§ **Your goal**
Gather every line of the material that contains the word "solar".

--- Begin Information given ---

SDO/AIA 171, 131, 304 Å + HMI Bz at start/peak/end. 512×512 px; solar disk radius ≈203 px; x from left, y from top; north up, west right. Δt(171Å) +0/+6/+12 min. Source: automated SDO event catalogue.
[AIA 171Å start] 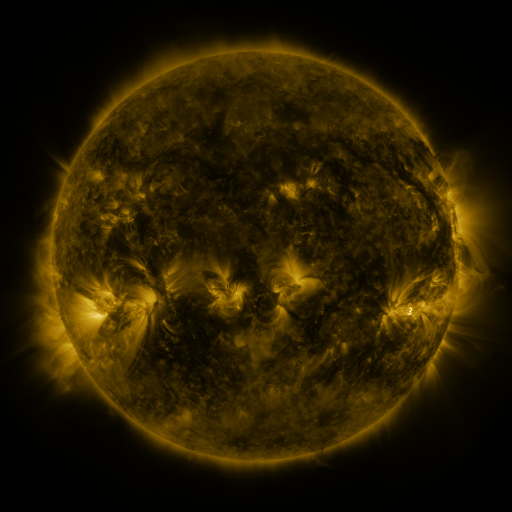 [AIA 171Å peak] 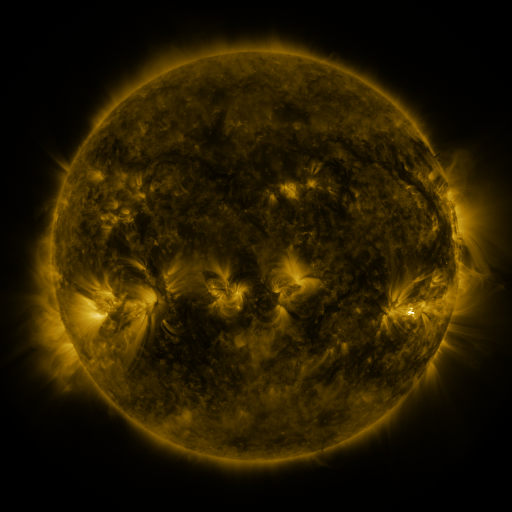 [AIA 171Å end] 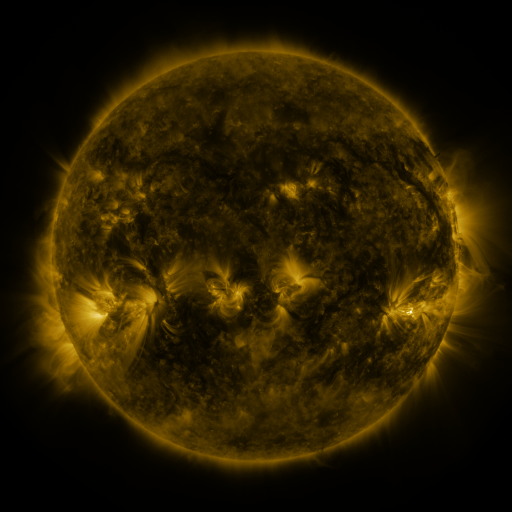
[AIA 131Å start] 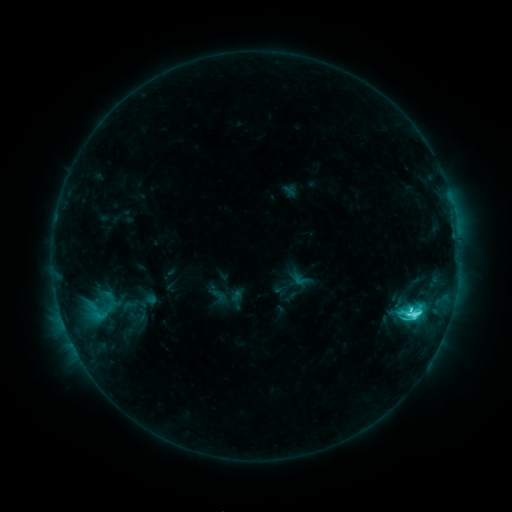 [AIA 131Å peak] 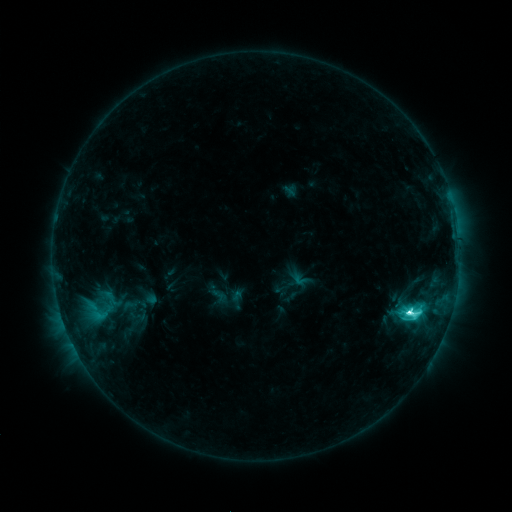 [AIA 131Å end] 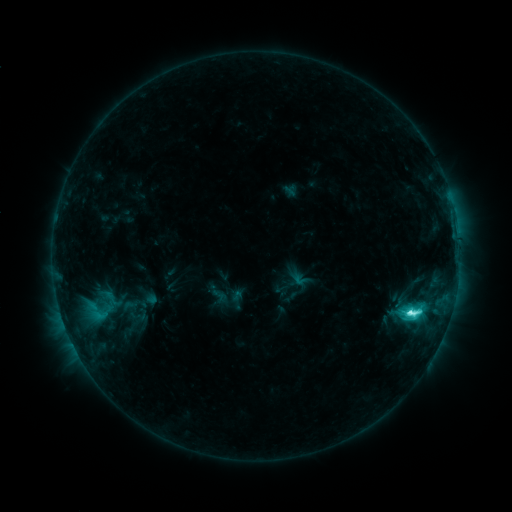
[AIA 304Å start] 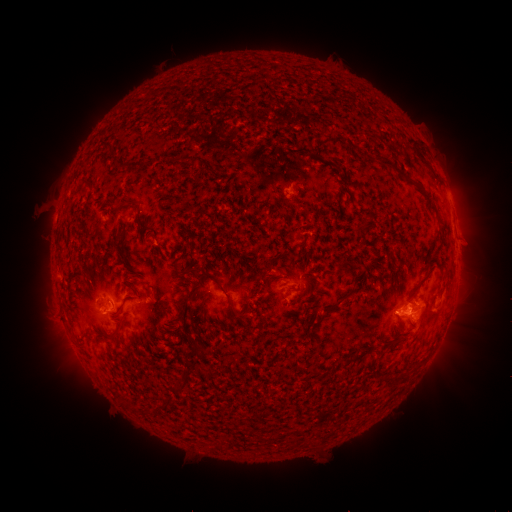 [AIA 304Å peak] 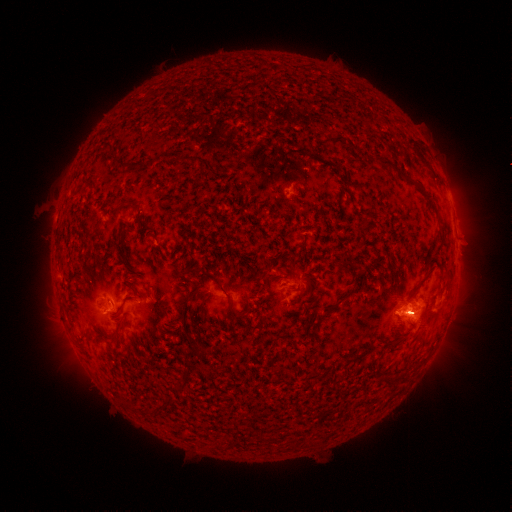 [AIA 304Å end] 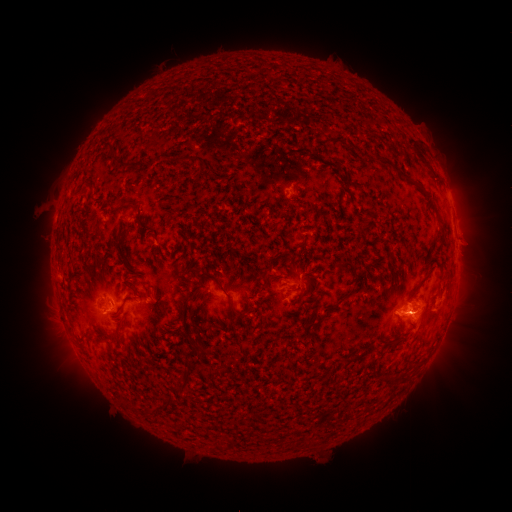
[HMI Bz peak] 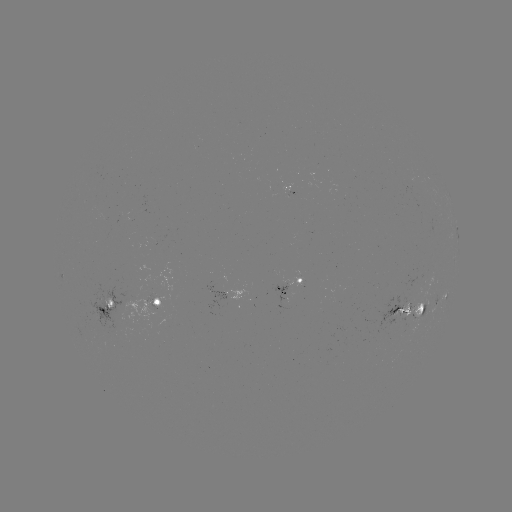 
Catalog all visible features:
M1.1 flare: (409, 311)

--- End Information given ---

§ **Result for this exercise**
SDO/AIA 171, 131, 304 Å + HMI Bz at start/peak/end. 512×512 px; solar disk radius ≈203 px; x from left, y from top; north up, west right. Δt(171Å) +0/+6/+12 min. Source: automated SDO event catalogue.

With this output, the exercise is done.